Die Welt muss wegen Menschenrechtsverletzungen an Uiguren Druck auf China ausüben

Die Welt muss wegen Menschenrechtsverletzungen an Uiguren Druck auf China ausüben

Focus, 29.10.2020

Unten ein Artikel aus der Focus, Foto dpa/Diego Azubel/epa/dpa

In der chinesischen Region Xinjiang geht die Kommunistische Partei aktiv gegen Uiguren und Angehörige anderer ethnischer Minderheiten vor und unterdrückt sie. In Internierungslagern herrschen unmenschliche Bedingungen, Inhaftierte sind schon dort gestorben. Es besteht dringender Handlungsbedarf: Die internationale Gemeinschaft muss Druck auf Peking ausüben.

Kurz nach der ​Gründung der Volksrepublik China 1949 unternahm die Kommunistische Partei Chinas erste Schritte in Richtung der Annexion der nordwestlichen Region Xinjiang, die die Uiguren Ostturkestan oder Uigurisches Autonomes Gebiet nennen. In den folgenden Jahrzehnten verschleppte die Kommunistische Partei Chinas Tausende von Uiguren in Arbeitslager und viele weitere Tausende sahen sich gezwungen, ins Exil zu gehen. 70 Jahre später setzt Peking sein strategisches Vorgehen zur Auslöschung der religiösen, sprachlichen und kulturellen Identität der Uiguren und anderer ethnischer und religiöser Minderheiten fort.

AUFGABE A => Tausche in allen Datensätzen „closest“ gegen „nearest“ aus und gib sie sonst unverändert wieder. Die Bilder lässt du dabei weg.

DATENSÄTZE =>
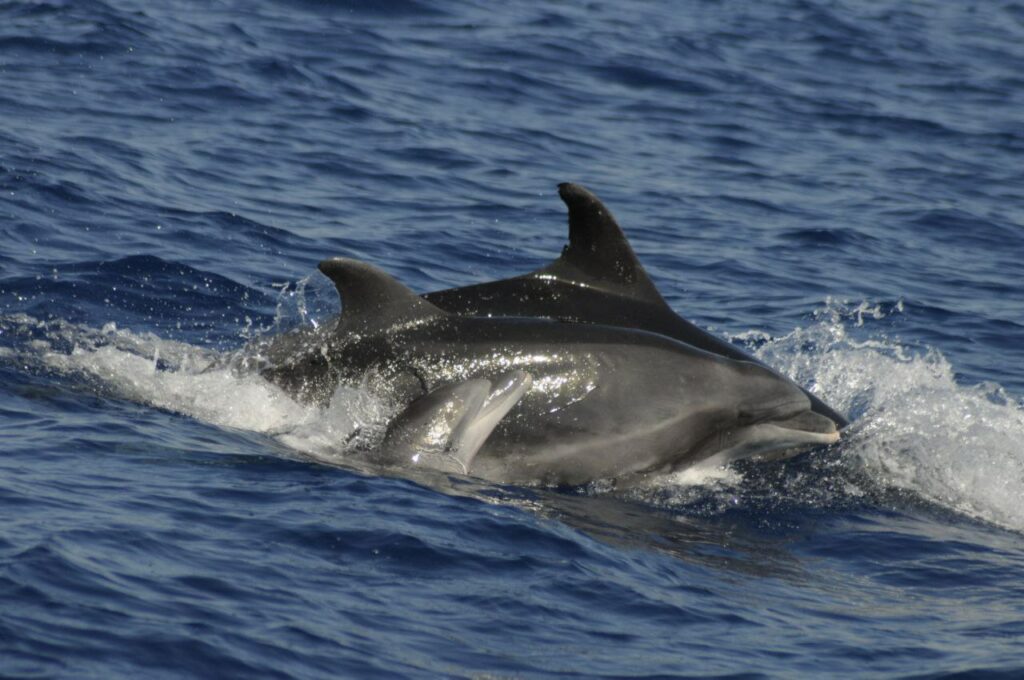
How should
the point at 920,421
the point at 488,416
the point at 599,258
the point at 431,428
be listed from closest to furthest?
1. the point at 431,428
2. the point at 488,416
3. the point at 599,258
4. the point at 920,421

AUFGABE B => Schreib aus dem Quellauszug über die Uiguren den Abschnitt von „Focus, 29.10.2020“ bis „auf Peking ausüben.“ wortgetreu heraus.

LÖSUNG A =>
How should
the point at 920,421
the point at 488,416
the point at 599,258
the point at 431,428
be listed from nearest to furthest?
1. the point at 431,428
2. the point at 488,416
3. the point at 599,258
4. the point at 920,421

LÖSUNG B =>
Focus, 29.10.2020

Unten ein Artikel aus der Focus, Foto dpa/Diego Azubel/epa/dpa

In der chinesischen Region Xinjiang geht die Kommunistische Partei aktiv gegen Uiguren und Angehörige anderer ethnischer Minderheiten vor und unterdrückt sie. In Internierungslagern herrschen unmenschliche Bedingungen, Inhaftierte sind schon dort gestorben. Es besteht dringender Handlungsbedarf: Die internationale Gemeinschaft muss Druck auf Peking ausüben.